Visual Pathway Lesions

The visual pathway runs from retina → optic nerve → optic chiasm → optic tract → lateral geniculate nucleus → optic radiations → primary visual cortex (V1, occipital lobe). Every named lesion along this pathway produces a characteristic field defect, and USMLE Step 1 loves to give you a clinical scenario (pituitary tumor, MCA stroke, temporal lobe abscess) and ask you to identify the lesion site from the described field loss — or vice versa. The tested angles are localization (matching defect to anatomy) and quadrantanopia specifics (which radiation branch, parietal vs temporal).

What makes this topic tricky is that students memorize the defects as a list without internalizing the anatomical logic. The chiasm is where nasal fibers cross — so a chiasmal lesion knocks out the crossing fibers from both eyes, producing bitemporal hemianopia. Post-chiasmal lesions (tract, radiation, cortex) always produce homonymous defects because those structures carry fibers from the same visual hemifield of both eyes. If you understand that logic, you don't have to memorize — you can reconstruct it. USMLE Step 1 will test whether you understand this logic by embedding the defect inside a passage about a pituitary macroadenoma or an MCA territory infarct.

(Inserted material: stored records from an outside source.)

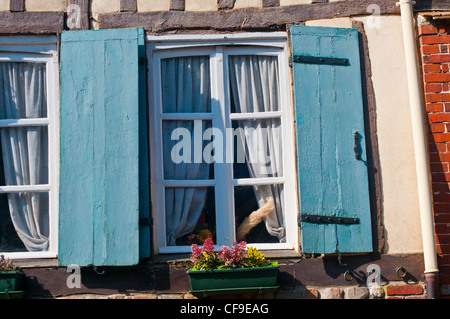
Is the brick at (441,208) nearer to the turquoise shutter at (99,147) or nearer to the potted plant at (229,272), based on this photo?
the potted plant at (229,272)

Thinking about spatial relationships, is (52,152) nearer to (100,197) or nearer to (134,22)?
(100,197)

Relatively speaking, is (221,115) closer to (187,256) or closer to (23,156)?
(187,256)

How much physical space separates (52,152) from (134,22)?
121 centimetres

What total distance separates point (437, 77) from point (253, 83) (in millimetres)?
1428

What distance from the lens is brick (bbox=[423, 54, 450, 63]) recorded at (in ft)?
18.1

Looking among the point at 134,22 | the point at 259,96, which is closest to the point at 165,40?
the point at 134,22

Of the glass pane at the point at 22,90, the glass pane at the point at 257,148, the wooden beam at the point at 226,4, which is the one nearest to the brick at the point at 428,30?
the glass pane at the point at 257,148

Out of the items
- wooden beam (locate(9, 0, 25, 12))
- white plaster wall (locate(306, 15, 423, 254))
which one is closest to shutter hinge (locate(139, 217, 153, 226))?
white plaster wall (locate(306, 15, 423, 254))

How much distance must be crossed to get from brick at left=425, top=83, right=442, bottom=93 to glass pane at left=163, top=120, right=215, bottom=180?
1.72m

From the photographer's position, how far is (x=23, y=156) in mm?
5562

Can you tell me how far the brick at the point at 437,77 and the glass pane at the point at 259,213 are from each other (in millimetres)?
1408

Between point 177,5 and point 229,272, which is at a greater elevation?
point 177,5

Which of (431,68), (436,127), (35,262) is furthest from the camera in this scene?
(431,68)

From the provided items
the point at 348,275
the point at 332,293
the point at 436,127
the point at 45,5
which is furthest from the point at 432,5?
the point at 45,5
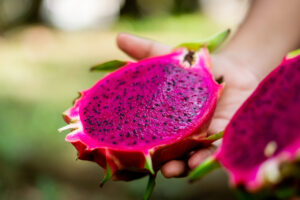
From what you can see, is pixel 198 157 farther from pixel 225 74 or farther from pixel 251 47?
pixel 251 47

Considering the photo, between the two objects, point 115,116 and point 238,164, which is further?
point 115,116

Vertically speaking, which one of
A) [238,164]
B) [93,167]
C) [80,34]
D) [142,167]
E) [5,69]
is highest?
[238,164]

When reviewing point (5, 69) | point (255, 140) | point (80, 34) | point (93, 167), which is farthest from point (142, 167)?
point (80, 34)

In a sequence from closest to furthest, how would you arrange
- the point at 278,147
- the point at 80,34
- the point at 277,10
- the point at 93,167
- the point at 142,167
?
the point at 278,147 → the point at 142,167 → the point at 277,10 → the point at 93,167 → the point at 80,34

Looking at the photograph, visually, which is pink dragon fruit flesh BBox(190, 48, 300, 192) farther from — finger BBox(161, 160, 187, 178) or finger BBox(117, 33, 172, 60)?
finger BBox(117, 33, 172, 60)

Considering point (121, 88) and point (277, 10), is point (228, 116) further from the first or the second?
point (277, 10)

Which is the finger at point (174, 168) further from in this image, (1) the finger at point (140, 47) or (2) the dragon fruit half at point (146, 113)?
(1) the finger at point (140, 47)

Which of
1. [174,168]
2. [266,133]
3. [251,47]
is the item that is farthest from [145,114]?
[251,47]

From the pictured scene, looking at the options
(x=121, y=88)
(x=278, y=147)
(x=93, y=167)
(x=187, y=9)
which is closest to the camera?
(x=278, y=147)
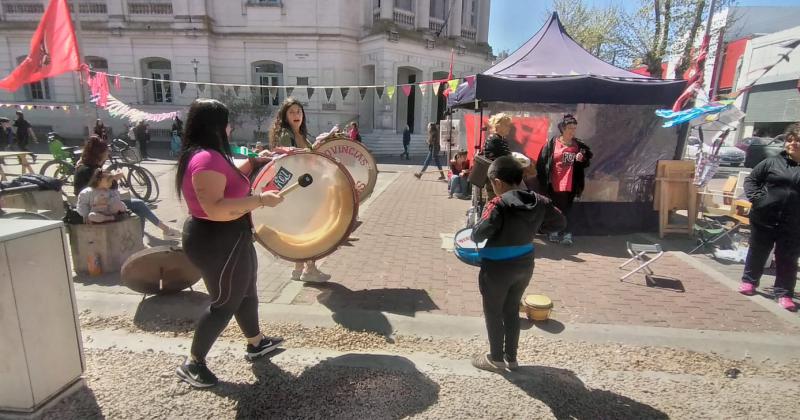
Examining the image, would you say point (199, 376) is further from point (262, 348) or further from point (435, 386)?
point (435, 386)

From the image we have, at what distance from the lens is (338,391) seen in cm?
263

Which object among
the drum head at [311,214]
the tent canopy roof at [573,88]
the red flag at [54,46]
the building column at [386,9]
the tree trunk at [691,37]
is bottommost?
the drum head at [311,214]

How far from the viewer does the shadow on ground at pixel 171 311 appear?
11.3 ft

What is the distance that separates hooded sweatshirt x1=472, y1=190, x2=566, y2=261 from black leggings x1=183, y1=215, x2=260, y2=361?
1.42 metres

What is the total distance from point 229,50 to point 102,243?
21.2 meters

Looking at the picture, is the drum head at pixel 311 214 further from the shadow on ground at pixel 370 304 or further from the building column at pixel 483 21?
the building column at pixel 483 21

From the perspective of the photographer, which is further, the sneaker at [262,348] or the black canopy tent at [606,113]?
the black canopy tent at [606,113]

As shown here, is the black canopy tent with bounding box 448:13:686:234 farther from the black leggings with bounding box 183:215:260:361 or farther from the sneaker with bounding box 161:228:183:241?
the sneaker with bounding box 161:228:183:241

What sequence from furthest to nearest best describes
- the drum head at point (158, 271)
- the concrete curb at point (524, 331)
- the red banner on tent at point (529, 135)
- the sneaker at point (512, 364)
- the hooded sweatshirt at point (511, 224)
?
the red banner on tent at point (529, 135) → the drum head at point (158, 271) → the concrete curb at point (524, 331) → the sneaker at point (512, 364) → the hooded sweatshirt at point (511, 224)

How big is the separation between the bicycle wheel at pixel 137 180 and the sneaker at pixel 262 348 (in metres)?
6.71

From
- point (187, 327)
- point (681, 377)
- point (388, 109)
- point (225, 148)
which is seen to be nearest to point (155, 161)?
point (388, 109)

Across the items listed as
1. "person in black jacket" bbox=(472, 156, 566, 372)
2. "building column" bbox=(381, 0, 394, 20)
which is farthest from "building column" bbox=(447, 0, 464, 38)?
"person in black jacket" bbox=(472, 156, 566, 372)

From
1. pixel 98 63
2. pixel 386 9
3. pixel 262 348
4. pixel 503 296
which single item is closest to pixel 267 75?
pixel 386 9

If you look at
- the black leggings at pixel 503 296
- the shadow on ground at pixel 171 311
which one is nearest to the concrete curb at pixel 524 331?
the shadow on ground at pixel 171 311
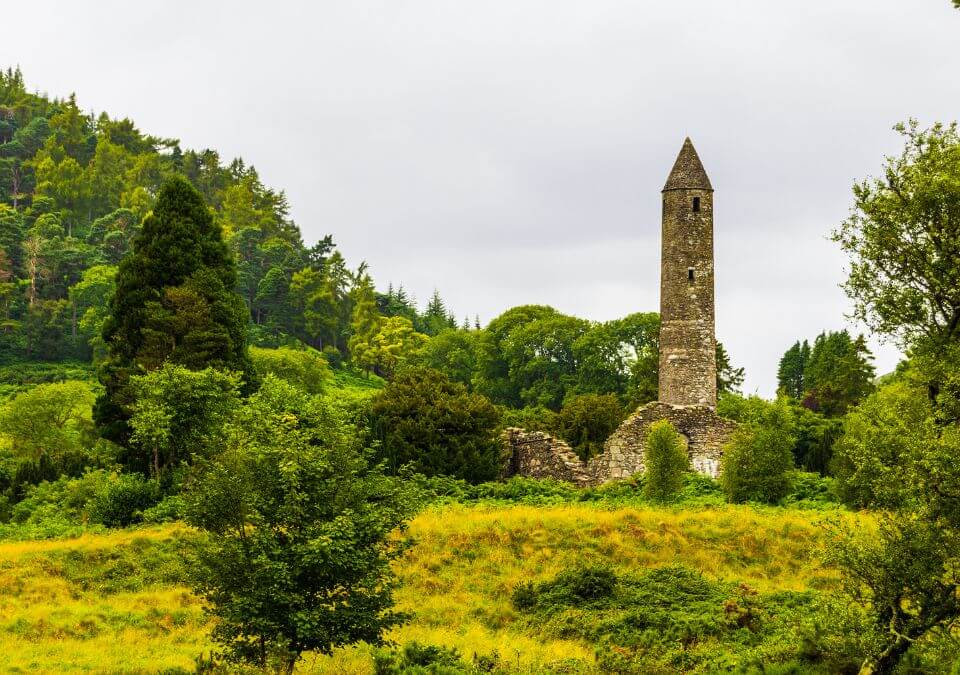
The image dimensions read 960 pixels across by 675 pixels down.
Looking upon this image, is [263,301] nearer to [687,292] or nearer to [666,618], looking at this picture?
[687,292]

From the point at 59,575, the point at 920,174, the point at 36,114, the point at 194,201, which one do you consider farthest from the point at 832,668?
the point at 36,114

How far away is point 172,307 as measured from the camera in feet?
124

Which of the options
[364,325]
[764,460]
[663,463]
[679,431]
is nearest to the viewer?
[764,460]

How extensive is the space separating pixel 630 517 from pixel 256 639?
14015 millimetres

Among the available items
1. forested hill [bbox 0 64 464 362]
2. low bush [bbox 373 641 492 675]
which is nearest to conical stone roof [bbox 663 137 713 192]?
low bush [bbox 373 641 492 675]

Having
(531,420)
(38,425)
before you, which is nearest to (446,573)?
(38,425)

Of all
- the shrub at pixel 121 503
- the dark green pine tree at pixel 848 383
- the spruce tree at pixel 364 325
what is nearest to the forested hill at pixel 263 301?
the spruce tree at pixel 364 325

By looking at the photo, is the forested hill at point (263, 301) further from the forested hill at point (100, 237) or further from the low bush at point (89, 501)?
the low bush at point (89, 501)

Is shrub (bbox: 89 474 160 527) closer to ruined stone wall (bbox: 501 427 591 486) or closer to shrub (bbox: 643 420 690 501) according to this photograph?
ruined stone wall (bbox: 501 427 591 486)

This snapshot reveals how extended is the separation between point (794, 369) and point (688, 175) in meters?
40.5

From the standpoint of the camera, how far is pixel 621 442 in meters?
41.3

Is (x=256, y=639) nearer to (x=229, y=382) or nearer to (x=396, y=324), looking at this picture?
(x=229, y=382)

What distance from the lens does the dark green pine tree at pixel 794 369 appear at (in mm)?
81750

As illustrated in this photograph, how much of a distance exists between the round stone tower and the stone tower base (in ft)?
8.47
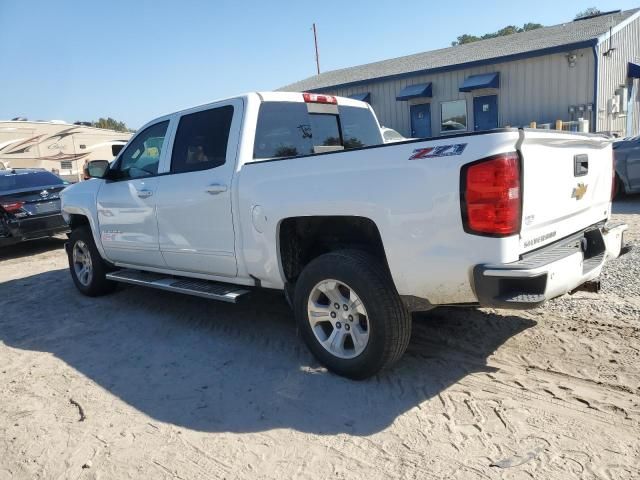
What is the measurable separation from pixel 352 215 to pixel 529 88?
50.2 ft

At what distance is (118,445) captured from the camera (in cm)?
295

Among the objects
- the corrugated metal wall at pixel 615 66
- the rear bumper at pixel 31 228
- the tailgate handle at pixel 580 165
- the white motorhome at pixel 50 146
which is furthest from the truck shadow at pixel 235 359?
the white motorhome at pixel 50 146

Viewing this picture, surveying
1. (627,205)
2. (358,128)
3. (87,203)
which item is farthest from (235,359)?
(627,205)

The second classic trap is quadrantanopia localization. Students flip the parietal vs temporal assignments because it feels counterintuitive. Meyer's loop swings through the temporal lobe (inferior fibers → superior visual field), so temporal lobe damage gives 'pie in the sky' — a superior quadrantanopia. Parietal radiation carries superior fibers (inferior visual field), so parietal damage gives inferior quadrantanopia. Macular sparing with occipital lesions is another favorite: the macula has dual blood supply (PCA + MCA collaterals), so it is often preserved even with complete PCA territory infarcts.